***** Data rows *****

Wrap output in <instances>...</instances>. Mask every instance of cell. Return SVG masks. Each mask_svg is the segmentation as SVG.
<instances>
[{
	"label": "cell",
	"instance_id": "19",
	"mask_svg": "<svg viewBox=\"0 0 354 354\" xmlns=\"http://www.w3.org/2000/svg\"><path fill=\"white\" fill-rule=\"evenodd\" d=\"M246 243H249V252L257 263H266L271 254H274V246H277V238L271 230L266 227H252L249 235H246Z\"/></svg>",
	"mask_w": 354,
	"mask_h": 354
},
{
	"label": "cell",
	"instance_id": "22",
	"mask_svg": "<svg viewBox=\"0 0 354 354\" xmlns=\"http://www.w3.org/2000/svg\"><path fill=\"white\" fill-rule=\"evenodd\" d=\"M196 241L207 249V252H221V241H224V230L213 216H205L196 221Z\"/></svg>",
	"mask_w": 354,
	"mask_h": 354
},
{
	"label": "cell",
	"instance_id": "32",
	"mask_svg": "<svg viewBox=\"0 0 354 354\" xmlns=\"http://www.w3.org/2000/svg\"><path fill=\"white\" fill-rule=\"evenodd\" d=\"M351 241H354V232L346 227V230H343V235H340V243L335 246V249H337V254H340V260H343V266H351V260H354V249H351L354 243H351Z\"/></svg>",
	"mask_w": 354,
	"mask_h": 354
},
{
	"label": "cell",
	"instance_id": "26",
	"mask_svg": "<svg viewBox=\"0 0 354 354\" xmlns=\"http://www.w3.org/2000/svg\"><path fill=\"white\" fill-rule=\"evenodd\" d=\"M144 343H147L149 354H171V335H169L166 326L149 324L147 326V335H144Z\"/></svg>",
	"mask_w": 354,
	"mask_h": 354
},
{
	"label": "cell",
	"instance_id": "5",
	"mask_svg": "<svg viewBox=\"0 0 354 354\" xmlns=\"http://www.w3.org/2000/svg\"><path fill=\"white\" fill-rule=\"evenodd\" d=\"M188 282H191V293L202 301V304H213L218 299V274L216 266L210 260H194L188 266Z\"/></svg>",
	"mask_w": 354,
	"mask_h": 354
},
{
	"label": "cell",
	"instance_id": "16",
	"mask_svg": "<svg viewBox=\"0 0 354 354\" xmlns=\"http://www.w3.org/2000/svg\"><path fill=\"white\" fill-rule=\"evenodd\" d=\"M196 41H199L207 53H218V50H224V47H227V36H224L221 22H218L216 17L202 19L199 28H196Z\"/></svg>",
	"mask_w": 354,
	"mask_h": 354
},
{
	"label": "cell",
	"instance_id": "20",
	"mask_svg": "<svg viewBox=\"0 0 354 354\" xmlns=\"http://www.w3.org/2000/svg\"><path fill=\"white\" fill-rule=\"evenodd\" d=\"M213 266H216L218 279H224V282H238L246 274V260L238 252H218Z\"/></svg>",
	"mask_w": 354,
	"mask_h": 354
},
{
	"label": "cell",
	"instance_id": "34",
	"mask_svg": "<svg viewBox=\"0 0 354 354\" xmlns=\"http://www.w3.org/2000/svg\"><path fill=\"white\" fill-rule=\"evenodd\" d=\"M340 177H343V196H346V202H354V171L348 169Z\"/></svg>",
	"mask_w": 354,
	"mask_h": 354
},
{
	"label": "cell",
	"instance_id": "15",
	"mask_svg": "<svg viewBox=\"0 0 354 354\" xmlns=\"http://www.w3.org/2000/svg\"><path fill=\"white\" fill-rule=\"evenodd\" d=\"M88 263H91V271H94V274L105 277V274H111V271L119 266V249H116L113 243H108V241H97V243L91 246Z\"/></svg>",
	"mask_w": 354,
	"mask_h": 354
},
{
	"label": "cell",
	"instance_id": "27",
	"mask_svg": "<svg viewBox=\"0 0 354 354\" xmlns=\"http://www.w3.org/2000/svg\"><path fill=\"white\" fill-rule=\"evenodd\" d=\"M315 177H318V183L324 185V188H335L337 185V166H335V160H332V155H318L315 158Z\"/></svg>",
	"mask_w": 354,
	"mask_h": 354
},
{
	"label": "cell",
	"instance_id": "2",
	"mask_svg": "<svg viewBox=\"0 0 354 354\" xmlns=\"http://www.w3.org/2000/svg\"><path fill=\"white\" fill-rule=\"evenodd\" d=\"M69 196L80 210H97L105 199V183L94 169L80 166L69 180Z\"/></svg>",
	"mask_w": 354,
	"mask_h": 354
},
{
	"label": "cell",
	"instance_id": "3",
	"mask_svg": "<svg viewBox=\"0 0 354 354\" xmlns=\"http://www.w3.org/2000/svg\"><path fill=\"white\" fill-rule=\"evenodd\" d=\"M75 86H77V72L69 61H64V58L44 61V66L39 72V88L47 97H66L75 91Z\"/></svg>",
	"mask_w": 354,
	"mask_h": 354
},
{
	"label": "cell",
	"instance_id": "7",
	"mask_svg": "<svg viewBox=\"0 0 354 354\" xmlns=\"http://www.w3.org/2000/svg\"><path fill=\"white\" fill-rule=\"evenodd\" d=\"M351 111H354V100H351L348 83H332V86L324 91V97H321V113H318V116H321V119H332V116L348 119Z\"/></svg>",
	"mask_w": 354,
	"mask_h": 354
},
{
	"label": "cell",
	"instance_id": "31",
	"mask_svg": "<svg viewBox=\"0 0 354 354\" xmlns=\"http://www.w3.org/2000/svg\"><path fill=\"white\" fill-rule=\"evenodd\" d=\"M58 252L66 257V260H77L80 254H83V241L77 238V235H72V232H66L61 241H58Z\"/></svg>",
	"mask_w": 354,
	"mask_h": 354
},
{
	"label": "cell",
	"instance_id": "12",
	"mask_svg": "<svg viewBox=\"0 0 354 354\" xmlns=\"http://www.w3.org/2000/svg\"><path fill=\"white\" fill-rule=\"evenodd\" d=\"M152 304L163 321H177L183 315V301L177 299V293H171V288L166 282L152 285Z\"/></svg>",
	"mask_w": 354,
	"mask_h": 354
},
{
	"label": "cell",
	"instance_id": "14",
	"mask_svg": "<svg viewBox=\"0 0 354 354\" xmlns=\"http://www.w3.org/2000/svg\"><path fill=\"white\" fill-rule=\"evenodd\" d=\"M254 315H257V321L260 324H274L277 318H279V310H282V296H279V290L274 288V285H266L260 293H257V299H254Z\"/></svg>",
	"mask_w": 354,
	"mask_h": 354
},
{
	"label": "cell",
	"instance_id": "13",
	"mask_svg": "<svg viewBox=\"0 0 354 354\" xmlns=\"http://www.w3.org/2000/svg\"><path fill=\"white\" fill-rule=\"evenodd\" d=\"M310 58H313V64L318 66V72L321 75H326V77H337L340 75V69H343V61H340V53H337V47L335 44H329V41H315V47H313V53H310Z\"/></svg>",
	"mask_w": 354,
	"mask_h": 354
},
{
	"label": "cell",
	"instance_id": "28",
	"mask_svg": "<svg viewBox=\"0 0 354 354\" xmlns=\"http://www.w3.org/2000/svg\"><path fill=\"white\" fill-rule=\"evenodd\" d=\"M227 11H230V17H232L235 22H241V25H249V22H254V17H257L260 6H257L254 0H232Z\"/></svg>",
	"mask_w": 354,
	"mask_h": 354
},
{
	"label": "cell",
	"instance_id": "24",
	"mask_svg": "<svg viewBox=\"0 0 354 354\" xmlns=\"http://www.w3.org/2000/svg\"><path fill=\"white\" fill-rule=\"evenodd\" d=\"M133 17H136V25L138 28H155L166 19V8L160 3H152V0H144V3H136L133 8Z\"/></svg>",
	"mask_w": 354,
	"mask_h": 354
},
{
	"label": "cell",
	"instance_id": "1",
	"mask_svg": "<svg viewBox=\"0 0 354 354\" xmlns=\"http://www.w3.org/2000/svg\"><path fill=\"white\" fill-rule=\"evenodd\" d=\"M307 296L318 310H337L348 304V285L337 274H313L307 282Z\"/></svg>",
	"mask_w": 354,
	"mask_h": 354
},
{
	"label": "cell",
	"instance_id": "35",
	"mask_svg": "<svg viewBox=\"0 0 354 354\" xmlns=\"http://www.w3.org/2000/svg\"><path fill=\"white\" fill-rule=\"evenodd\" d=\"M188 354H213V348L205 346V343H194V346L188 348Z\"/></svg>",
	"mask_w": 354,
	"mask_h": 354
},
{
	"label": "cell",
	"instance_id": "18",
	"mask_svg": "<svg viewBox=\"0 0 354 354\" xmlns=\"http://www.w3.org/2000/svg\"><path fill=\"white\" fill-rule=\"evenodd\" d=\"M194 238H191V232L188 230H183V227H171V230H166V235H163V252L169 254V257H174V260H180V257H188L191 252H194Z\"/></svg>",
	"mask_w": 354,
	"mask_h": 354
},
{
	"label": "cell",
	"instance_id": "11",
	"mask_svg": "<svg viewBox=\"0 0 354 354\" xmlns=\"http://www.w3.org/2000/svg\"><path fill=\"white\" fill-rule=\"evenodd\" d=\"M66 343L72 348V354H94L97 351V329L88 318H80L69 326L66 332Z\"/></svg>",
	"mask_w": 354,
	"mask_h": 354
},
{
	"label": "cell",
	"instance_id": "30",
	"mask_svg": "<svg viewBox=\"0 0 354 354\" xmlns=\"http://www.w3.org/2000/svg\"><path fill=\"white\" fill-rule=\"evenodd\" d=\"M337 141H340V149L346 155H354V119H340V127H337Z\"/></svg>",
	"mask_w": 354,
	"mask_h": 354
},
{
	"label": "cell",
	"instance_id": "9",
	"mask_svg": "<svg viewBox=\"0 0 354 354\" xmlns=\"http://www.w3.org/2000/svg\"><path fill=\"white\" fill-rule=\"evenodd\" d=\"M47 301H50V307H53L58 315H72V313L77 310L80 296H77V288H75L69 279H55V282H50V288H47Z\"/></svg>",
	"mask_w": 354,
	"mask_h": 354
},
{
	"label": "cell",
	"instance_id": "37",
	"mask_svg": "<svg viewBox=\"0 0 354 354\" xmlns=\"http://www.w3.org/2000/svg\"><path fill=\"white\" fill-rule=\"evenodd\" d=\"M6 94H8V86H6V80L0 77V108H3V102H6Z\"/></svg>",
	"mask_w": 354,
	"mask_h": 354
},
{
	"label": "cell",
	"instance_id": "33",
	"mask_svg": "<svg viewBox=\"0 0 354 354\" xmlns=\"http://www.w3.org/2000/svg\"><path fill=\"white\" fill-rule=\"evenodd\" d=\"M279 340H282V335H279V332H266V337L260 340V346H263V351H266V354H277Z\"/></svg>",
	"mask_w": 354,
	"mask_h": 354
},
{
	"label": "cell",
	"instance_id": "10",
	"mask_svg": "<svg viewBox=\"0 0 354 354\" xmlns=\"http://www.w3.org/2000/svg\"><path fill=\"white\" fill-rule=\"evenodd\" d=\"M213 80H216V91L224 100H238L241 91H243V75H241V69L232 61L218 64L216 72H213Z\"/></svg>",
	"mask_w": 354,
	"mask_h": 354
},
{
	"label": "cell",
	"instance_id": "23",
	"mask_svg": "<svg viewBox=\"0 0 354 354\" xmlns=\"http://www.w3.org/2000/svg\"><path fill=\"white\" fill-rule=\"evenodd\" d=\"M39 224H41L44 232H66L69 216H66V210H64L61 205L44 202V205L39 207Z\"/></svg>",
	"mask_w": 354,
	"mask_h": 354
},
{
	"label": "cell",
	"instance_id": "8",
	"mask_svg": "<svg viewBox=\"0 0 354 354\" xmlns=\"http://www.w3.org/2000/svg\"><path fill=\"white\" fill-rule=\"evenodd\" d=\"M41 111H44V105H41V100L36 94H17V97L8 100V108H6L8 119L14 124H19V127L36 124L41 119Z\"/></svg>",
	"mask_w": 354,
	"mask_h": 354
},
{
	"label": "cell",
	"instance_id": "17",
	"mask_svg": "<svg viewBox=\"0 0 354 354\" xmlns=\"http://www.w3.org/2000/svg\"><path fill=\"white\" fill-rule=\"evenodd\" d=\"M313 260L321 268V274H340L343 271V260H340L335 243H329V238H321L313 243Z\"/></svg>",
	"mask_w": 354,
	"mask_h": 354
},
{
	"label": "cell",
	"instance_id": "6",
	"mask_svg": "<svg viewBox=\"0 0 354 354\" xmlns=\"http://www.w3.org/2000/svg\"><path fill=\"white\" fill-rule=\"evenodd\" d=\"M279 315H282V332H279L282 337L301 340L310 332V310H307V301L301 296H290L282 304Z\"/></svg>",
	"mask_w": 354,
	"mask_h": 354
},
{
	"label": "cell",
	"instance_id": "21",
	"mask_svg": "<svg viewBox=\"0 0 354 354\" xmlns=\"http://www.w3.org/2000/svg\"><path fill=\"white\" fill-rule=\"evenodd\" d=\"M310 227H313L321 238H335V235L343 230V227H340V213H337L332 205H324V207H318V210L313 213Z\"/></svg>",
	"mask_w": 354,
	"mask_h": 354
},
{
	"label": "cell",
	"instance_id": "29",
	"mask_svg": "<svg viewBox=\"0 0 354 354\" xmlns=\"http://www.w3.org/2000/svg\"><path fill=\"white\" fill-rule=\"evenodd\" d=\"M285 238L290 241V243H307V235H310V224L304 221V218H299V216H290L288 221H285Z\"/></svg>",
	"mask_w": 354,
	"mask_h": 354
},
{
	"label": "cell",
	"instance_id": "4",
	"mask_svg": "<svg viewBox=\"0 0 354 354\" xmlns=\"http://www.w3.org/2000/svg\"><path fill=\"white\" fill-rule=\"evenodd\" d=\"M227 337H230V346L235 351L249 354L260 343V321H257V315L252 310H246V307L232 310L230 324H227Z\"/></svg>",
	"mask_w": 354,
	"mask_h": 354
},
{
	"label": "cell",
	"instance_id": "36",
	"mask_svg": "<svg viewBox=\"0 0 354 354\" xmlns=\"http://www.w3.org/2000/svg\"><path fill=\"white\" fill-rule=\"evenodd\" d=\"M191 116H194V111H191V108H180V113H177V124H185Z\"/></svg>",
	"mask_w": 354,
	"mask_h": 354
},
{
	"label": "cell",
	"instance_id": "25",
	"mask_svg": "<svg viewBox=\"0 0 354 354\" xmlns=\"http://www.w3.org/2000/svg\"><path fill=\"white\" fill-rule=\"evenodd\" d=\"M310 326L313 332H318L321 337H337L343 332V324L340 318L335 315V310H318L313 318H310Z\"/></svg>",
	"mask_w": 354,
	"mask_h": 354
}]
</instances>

*****

What you are asked to do: Gather every line of the records that contains the string "instances". Treat uppercase and lowercase letters as different.

Task response:
Wrap output in <instances>...</instances>. Mask every instance of cell. Return SVG masks. Each mask_svg is the segmentation as SVG.
<instances>
</instances>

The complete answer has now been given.